Advocate staff writer
October 10, 2011
A Baton Rouge nonprofit group that promotes the fair treatment of lesbian, gay, bisexual and transgender people has posted an informal, online survey to study the quality of life of that local community.
Capital City Alliance has joined with an LSU School of Social Work professor and one of her classes to create the survey to better understand the experiences of lesbian, gay, bisexual and transgender people in Baton Rouge and the surrounding area, said Kevin Serrin, Capital City Alliance’s chairman of the board.
“We hope to use the data as an advocacy tool,” Serrin said recently.
Serrin said the Capital City Alliance has been working on a human rights ordinance he wants to eventually present to city and state officials.
He said he hopes the results of the survey can show leaders why a law is needed.
The survey is the second one Capital City Alliance and LSU Social Work professor Elaine M. Maccio have worked on together to track quality of life issues for this community.
The first one was conducted in 2007 and had 350 respondents, Serrin said.
“The results showed Baton Rouge had a long way to go in tolerance,” Serrin said of the 2007 survey results.
According to the 2007 survey results, about seven in 10 respondents said discrimination against them is common in and around Baton Rouge, and four in 10 said they had been victims in the preceding 12 months.
The discrimination in the results was overwhelmingly nonviolent and largely consisted of public, nasty name-calling, the respondents said.
Two respondents, both LSU students, said they were victims of assault.
Still, only 16 percent of the respondents in the 2007 survey said they personally felt unsafe and only 15 percent thought law enforcement treated them unfairly.

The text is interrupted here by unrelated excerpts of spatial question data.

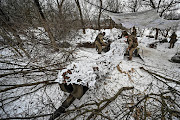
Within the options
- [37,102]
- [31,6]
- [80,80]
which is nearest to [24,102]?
[37,102]

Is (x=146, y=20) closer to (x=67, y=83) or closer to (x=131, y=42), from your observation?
(x=131, y=42)

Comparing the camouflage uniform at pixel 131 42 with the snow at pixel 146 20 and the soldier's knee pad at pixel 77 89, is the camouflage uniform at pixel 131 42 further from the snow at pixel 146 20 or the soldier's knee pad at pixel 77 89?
the soldier's knee pad at pixel 77 89

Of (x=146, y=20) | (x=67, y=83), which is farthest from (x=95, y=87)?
(x=146, y=20)

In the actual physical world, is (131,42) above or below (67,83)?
above

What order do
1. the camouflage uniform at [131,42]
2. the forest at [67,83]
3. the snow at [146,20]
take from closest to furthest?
the forest at [67,83] → the snow at [146,20] → the camouflage uniform at [131,42]

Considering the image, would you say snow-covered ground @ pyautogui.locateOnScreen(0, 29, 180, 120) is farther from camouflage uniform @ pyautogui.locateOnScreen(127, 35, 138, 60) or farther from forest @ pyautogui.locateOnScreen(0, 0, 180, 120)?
camouflage uniform @ pyautogui.locateOnScreen(127, 35, 138, 60)

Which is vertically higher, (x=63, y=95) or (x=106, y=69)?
(x=106, y=69)

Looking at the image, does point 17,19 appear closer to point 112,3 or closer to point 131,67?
point 131,67

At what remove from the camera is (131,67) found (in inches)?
150

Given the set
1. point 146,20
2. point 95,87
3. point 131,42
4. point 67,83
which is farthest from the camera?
point 131,42

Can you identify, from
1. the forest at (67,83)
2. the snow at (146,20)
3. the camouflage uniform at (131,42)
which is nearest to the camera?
the forest at (67,83)

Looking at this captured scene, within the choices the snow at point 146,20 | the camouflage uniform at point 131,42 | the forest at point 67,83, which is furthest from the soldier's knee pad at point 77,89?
the snow at point 146,20

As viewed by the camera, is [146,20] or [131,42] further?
[131,42]

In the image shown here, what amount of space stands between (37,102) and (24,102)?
1.37 feet
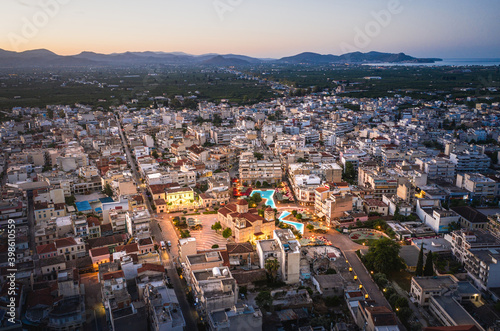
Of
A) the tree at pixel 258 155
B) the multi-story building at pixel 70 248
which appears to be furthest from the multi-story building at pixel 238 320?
the tree at pixel 258 155

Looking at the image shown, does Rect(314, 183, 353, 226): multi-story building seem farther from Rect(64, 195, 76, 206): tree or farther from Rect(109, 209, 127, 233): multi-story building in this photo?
Rect(64, 195, 76, 206): tree

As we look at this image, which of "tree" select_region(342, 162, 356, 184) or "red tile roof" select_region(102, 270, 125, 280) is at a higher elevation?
"red tile roof" select_region(102, 270, 125, 280)

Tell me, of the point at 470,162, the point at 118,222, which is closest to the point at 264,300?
the point at 118,222

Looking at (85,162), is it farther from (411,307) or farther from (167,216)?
(411,307)

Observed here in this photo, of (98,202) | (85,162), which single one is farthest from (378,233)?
(85,162)

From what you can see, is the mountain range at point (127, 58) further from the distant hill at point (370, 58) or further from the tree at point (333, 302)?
the tree at point (333, 302)

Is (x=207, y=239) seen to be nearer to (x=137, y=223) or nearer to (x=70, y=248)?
(x=137, y=223)

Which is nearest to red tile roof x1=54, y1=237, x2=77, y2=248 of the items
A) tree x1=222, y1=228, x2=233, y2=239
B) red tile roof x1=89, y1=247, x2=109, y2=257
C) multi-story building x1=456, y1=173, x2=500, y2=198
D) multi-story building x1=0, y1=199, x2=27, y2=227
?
red tile roof x1=89, y1=247, x2=109, y2=257
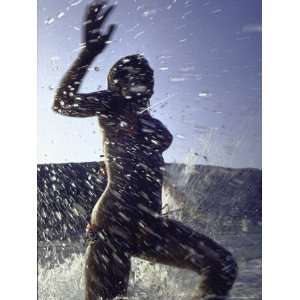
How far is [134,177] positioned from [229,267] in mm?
437

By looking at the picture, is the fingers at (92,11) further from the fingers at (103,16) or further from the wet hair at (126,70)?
the wet hair at (126,70)

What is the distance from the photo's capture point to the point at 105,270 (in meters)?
1.84

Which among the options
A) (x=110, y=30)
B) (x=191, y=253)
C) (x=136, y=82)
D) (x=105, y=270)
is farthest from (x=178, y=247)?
(x=110, y=30)

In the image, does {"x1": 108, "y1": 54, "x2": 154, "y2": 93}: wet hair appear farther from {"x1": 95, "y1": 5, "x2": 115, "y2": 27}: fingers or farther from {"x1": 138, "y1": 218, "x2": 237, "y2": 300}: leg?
{"x1": 138, "y1": 218, "x2": 237, "y2": 300}: leg

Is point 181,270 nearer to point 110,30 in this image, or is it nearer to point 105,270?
point 105,270

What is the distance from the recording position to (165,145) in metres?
1.79

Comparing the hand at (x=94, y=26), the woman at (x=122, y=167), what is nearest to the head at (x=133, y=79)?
the woman at (x=122, y=167)

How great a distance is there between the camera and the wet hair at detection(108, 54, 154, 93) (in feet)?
5.95

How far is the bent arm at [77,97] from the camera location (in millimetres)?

Serrin and Maccio said they are hoping to get 1,000 respondents to the new survey.
“With the advent of social media, we hope to get more people to participate,” Serrin said.
In the new survey, questions are about discrimination, political affiliation, local resources, families and other demographic information.
Serrin said he and Maccio are hoping to get “brain drain” information by asking people if they are leaving Baton Rouge, or why they might stay.
There also are questions about where they spend their entertainment money.
“Are they spending it here in Baton Rouge or are they going off to New Orleans or Lafayette or other places.” Serrin said.
Serrin said the survey, which people can take anonymously, has 50 questions and takes about 15 minutes to complete.